Eine Energiestabilisierung des Radikalpaars kann erfolgen, indem das Radikalelektron vom sogenannten Akzeptor-Molekül wieder zurückspringt zum sogenannten Donor-Molekül, und sich so unter Wärmefreisetzung der ursprüngliche Singulett-Zustand wieder zurückbildet. Damit es sich jedoch wieder mit dem ursprünglichen Partnerelektron paaren kann, muss sein Spin zu diesem entgegengesetzt geblieben sein, was durch eine zwischenzeitlich mögliche Spin-Umorientierung nicht unbedingt der Fall ist. Hat es aktuell eine andere Einstellung, kann es zwar nicht auf seine ursprüngliche Bahn zurück, aber durch Übergang in eine andere, noch freie tiefere Bahn ebenfalls Energie abgeben. Es bildet sich so ein Triplett-Produkt, das von dem Singulett-Produkt optisch unterschieden werden kann.

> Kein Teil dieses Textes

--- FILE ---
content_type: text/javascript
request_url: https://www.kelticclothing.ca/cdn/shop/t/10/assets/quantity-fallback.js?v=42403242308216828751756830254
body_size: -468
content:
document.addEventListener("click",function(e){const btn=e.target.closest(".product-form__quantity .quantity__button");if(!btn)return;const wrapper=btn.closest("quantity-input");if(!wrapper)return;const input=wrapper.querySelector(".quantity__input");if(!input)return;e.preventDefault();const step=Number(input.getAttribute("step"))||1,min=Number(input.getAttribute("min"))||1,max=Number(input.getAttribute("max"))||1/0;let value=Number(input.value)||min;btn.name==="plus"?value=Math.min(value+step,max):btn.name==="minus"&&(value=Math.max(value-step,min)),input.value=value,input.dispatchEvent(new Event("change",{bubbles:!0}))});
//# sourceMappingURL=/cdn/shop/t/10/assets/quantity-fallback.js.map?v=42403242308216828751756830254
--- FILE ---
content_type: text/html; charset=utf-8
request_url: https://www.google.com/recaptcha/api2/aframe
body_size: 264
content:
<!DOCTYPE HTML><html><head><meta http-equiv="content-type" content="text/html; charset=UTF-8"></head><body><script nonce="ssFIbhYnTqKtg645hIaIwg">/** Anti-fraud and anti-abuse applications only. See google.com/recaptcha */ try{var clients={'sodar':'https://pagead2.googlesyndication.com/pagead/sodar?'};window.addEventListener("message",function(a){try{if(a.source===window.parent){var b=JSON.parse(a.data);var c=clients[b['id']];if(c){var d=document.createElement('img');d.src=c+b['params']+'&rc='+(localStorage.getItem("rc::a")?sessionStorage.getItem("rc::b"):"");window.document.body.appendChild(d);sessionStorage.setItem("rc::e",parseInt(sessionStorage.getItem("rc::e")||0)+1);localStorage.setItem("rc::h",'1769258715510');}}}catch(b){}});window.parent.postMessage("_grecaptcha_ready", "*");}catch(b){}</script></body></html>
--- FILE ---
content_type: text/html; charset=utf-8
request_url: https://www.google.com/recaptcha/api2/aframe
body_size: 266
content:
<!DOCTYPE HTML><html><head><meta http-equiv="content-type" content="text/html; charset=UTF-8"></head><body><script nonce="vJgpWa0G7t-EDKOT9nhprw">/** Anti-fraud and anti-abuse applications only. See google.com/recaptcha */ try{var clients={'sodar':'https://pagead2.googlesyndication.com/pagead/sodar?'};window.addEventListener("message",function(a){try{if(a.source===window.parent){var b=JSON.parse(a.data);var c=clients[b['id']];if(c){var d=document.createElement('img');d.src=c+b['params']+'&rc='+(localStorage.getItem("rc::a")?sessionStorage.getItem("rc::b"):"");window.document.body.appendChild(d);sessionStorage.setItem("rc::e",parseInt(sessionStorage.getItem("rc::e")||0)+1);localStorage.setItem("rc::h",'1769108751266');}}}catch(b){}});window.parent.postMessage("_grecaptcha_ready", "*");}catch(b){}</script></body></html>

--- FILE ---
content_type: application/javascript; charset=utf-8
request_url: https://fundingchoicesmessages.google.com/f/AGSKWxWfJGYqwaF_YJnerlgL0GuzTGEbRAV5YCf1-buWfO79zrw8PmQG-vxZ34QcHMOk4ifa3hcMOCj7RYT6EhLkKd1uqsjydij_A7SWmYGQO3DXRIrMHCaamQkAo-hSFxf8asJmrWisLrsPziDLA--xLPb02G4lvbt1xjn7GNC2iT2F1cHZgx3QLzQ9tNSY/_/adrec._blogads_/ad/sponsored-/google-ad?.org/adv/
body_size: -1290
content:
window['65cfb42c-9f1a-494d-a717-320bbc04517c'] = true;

Radikalpaar als Modell für Qubits und den Magnetfeldsensor von Zugvögeln
Die Phase, in der die Radikalpaare zwischen den Singulett- und dem Triplett-Zustand hin- und herpendeln, ist in vielerlei Hinsicht von besonderem Interesse. Da es sich um eine quantenmechanisch gesteuerte kohärente Bewegung handelt, ist sie grundsätzlich, etwa durch ein äußeres Magnetfeld, kontrollierbar. Mit solchen Bewegungen werden beispielsweise in der Physik Quantenrechner realisiert. „Unser Radikalpaar kann als Modell für Qubits dienen, wie sie in Quantenrechnern als Elemente vorhanden sind, oder für das Verständnis der Funktion von Radikalpaaren in dem eingangs erwähnten biologischen Kompassmodell von Zugvögeln. Aus solchen Gründen ist es von Interesse zu wissen, wie der Spin in diesem Prozess gerade steht“, sagt Ulrich Steiner, der zu Photokinetik und Spin-Chemie forscht.
„Pump-Push-Puls“-Technik ermöglicht die Bestimmung von Singulett/Triplett-Einstellungen
Die Forschungskooperation hat mit der sogenannten „Pump-Push-Puls“-Technik ein Verfahren entwickelt, mit dem es zum ersten Mal möglich ist, die Singulett/Triplett-Einstellungen zu bestimmten Zeitpunkten auszulesen. Zunächst wird mit einem sogenannten Pump-Laser-Puls der Elektronentransfer vom Donor- zum Akzeptor-Molekül initiiert. Dabei entsteht der ladungsgetrennte Zustand mit Singulett-Spin. Die ungepaarten Elektronen-Spins können sich nun entwickeln. Nach einer gewissen Zeit wird ein zweiter Laser-Puls hinterhergeschickt.
„Durch diesen, sogenannten Push-Laser-Puls wird wieder ein Elektron vom Akzeptor zum Donor zurückübertragen, wobei der zweite Laserpuls das System zwingt, sofort die Entscheidung zwischen Triplet- oder Singulett-Produktbildung zu treffen, wofür sich das Radikalpaar normalerweise mehrere Spin-Oszillationsperioden Zeit lassen würde“, sagt Ulrich Steiner, der zusammen mit seinem russischen Kollegen die Interpretation der Experimente durch quantentheoretische Modellrechnungen belegt hat. Auf diese Weise lassen sich quasi Schnappschüsse des Spin-Zustandes des Radikalpaares zu verschiedenen Zeitpunkten aufnehmen.